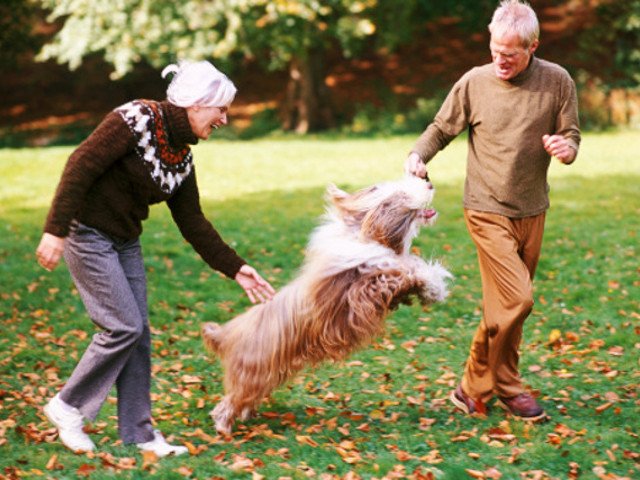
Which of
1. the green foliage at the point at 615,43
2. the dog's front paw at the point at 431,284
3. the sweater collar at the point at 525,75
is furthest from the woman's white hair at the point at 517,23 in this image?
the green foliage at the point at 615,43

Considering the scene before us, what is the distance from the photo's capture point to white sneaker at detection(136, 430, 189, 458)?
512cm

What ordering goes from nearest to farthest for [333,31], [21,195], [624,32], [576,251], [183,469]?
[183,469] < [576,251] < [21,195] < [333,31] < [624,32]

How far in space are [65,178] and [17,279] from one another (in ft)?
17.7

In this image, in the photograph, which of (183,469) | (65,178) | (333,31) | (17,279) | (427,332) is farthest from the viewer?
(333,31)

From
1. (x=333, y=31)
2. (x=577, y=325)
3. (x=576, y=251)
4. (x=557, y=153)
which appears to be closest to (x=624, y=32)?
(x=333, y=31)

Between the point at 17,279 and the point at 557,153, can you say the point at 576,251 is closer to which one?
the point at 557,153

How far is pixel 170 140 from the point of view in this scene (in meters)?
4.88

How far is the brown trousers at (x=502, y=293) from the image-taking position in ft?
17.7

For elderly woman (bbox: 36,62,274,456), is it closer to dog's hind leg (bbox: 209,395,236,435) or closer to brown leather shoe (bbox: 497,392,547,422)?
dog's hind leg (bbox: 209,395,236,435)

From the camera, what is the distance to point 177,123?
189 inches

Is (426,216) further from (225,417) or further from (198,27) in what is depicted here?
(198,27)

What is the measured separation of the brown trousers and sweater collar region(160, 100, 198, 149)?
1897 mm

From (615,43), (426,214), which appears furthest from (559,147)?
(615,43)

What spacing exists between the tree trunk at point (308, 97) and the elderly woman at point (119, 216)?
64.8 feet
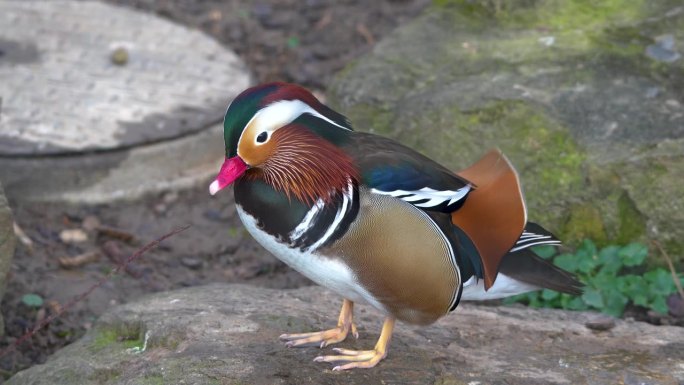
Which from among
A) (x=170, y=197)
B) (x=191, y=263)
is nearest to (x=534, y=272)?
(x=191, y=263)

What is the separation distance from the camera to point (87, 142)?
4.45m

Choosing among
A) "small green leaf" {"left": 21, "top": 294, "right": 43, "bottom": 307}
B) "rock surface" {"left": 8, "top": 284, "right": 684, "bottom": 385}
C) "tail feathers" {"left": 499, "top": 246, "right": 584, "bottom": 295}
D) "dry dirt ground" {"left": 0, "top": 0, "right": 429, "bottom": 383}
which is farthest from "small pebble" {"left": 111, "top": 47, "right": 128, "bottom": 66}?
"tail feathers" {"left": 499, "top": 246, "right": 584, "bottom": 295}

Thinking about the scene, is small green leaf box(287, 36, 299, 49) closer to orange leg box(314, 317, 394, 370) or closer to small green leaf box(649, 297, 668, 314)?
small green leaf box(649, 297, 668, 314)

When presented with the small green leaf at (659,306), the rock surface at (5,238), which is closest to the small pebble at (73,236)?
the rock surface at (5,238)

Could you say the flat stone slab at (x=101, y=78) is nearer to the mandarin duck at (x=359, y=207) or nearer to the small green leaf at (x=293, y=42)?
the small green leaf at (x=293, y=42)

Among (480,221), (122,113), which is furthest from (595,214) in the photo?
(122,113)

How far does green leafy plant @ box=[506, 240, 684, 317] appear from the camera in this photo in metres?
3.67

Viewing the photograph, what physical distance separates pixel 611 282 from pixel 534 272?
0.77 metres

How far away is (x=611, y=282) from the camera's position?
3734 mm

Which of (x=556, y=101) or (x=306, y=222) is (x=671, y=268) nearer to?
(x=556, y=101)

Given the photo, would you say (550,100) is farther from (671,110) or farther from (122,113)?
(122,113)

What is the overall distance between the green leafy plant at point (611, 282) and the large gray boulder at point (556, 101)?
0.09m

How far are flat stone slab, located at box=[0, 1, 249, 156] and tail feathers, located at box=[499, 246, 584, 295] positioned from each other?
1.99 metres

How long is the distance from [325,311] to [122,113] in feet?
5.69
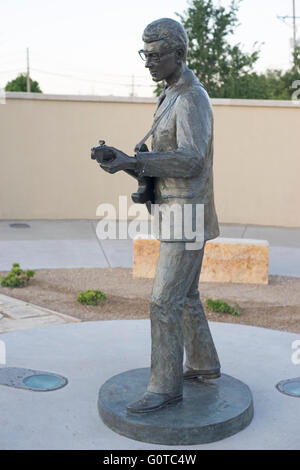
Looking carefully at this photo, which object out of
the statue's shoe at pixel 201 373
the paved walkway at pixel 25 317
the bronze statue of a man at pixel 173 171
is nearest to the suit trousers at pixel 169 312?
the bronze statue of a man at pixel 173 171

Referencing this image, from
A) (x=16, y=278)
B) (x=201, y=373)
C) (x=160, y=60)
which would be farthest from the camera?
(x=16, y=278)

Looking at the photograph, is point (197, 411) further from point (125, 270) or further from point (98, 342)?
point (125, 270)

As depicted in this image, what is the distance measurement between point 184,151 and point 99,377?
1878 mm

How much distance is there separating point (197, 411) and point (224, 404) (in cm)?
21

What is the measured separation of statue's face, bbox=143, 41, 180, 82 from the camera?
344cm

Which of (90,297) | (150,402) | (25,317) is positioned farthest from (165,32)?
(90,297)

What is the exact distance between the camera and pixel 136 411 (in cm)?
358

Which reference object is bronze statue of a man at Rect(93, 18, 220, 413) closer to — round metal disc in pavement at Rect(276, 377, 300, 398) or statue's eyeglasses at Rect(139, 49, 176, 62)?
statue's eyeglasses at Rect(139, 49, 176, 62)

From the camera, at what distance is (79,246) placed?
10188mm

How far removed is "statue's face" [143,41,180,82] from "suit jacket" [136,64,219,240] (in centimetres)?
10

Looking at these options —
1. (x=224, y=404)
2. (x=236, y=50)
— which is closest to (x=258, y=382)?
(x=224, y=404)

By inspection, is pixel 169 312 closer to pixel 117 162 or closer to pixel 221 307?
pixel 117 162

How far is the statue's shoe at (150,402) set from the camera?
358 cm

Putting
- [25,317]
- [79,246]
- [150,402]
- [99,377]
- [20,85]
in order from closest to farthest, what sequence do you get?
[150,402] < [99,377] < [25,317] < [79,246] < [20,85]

DO THIS
Restate the data above exactly, stripping out each image.

RESPONSE TO THIS EXERCISE
Which of
1. the green foliage at the point at 615,43
2. the dog's front paw at the point at 431,284
3. the sweater collar at the point at 525,75
is furthest from the woman's white hair at the point at 517,23 in this image?
the green foliage at the point at 615,43

Considering the scene before us, what is the distance from the photo's capture point to white sneaker at detection(136, 430, 189, 458)?
512cm

What ordering goes from nearest to farthest for [333,31], [21,195], [624,32], [576,251], [183,469]?
[183,469] < [576,251] < [21,195] < [333,31] < [624,32]

How far in space are [65,178] and [17,279] from one another (in ft)?
17.7

In this image, in the photograph, which of (183,469) | (65,178) | (333,31) | (17,279) | (427,332) is farthest from the viewer?
(333,31)

From
1. (x=333, y=31)
2. (x=577, y=325)
3. (x=576, y=251)
4. (x=557, y=153)
which appears to be closest to (x=624, y=32)?
(x=333, y=31)

Between the point at 17,279 and the point at 557,153, can you say the point at 576,251 is closer to which one?
the point at 557,153

How far is pixel 170 140 from the point of view in this scene (in meters)?
4.88

How far is the brown trousers at (x=502, y=293) from the image-taking position in ft?
17.7

For elderly woman (bbox: 36,62,274,456), is it closer to dog's hind leg (bbox: 209,395,236,435) or closer to brown leather shoe (bbox: 497,392,547,422)?
dog's hind leg (bbox: 209,395,236,435)

From the camera, what is the distance to point 177,123?
189 inches

Is (426,216) further from (225,417) or further from (198,27) in what is depicted here?
(198,27)

What is the measured separation of the brown trousers and sweater collar region(160, 100, 198, 149)?
1897 mm

From (615,43), (426,214), which appears furthest from (559,147)?
(615,43)

What spacing exists between the tree trunk at point (308, 97) and the elderly woman at point (119, 216)?
64.8 feet
Which from among
A) (x=170, y=197)
B) (x=191, y=263)
is nearest to (x=534, y=272)?
(x=191, y=263)

What is the separation distance from the camera to point (87, 142)?
4.45m

Choosing among
A) "small green leaf" {"left": 21, "top": 294, "right": 43, "bottom": 307}
B) "rock surface" {"left": 8, "top": 284, "right": 684, "bottom": 385}
C) "tail feathers" {"left": 499, "top": 246, "right": 584, "bottom": 295}
D) "dry dirt ground" {"left": 0, "top": 0, "right": 429, "bottom": 383}
which is farthest from "small pebble" {"left": 111, "top": 47, "right": 128, "bottom": 66}?
"tail feathers" {"left": 499, "top": 246, "right": 584, "bottom": 295}

Thinking about the scene, is small green leaf box(287, 36, 299, 49) closer to orange leg box(314, 317, 394, 370) or closer to small green leaf box(649, 297, 668, 314)?
small green leaf box(649, 297, 668, 314)

When presented with the small green leaf at (659,306), the rock surface at (5,238), which is closest to the small pebble at (73,236)?
the rock surface at (5,238)

Could you say the flat stone slab at (x=101, y=78) is nearer to the mandarin duck at (x=359, y=207) or nearer to the small green leaf at (x=293, y=42)?
the small green leaf at (x=293, y=42)

Among (480,221), (122,113), which is furthest from (595,214) in the photo?
(122,113)

How far does green leafy plant @ box=[506, 240, 684, 317] appear from the camera in this photo in metres?
3.67

Viewing the photograph, what physical distance separates pixel 611 282 from pixel 534 272?
0.77 metres

How far away is (x=611, y=282) from the camera's position?
3734 mm

Which of (x=556, y=101) or (x=306, y=222) is (x=671, y=268) nearer to?
(x=556, y=101)

Given the photo, would you say (550,100) is farther from (671,110) or farther from (122,113)?
(122,113)

What is the overall distance between the green leafy plant at point (611, 282) and the large gray boulder at point (556, 101)?
0.09m

How far are flat stone slab, located at box=[0, 1, 249, 156] and tail feathers, located at box=[499, 246, 584, 295] positioned from each other?
1.99 metres

How long is the distance from [325,311] to [122,113] in feet?
5.69
Looking carefully at this photo, which object out of
the statue's shoe at pixel 201 373
the paved walkway at pixel 25 317
the bronze statue of a man at pixel 173 171
is nearest to the suit trousers at pixel 169 312?
the bronze statue of a man at pixel 173 171

Referencing this image, from
A) (x=16, y=278)
B) (x=201, y=373)
C) (x=160, y=60)
which would be farthest from the camera?
(x=16, y=278)

Looking at the photograph, is point (197, 411) further from point (125, 270) or further from point (98, 342)?
point (125, 270)

As depicted in this image, what is the distance measurement between point 184,151 and point 99,377?
1878 mm

How much distance is there separating point (197, 411) and point (224, 404) (in cm)?
21

What is the measured separation of statue's face, bbox=143, 41, 180, 82 from the camera?
344cm

Which of (90,297) | (150,402) | (25,317) is positioned farthest from (165,32)?
(90,297)

What is the exact distance between the camera and pixel 136 411 (in cm)?
358

Which reference object is bronze statue of a man at Rect(93, 18, 220, 413) closer to — round metal disc in pavement at Rect(276, 377, 300, 398) or statue's eyeglasses at Rect(139, 49, 176, 62)?
statue's eyeglasses at Rect(139, 49, 176, 62)

From the camera, at what distance is (79,246) placed?
10188mm

How far removed is "statue's face" [143,41,180,82] from "suit jacket" [136,64,219,240] (in centimetres)?
10

Looking at these options —
1. (x=224, y=404)
2. (x=236, y=50)
— which is closest to (x=258, y=382)?
(x=224, y=404)

By inspection, is pixel 169 312 closer to pixel 117 162 or closer to pixel 221 307?
pixel 117 162

How far is the statue's shoe at (150,402) set from the camera?
358 cm

Putting
- [25,317]
- [79,246]
- [150,402]
- [99,377]
- [20,85]
in order from closest to farthest, what sequence do you get?
[150,402] < [99,377] < [25,317] < [79,246] < [20,85]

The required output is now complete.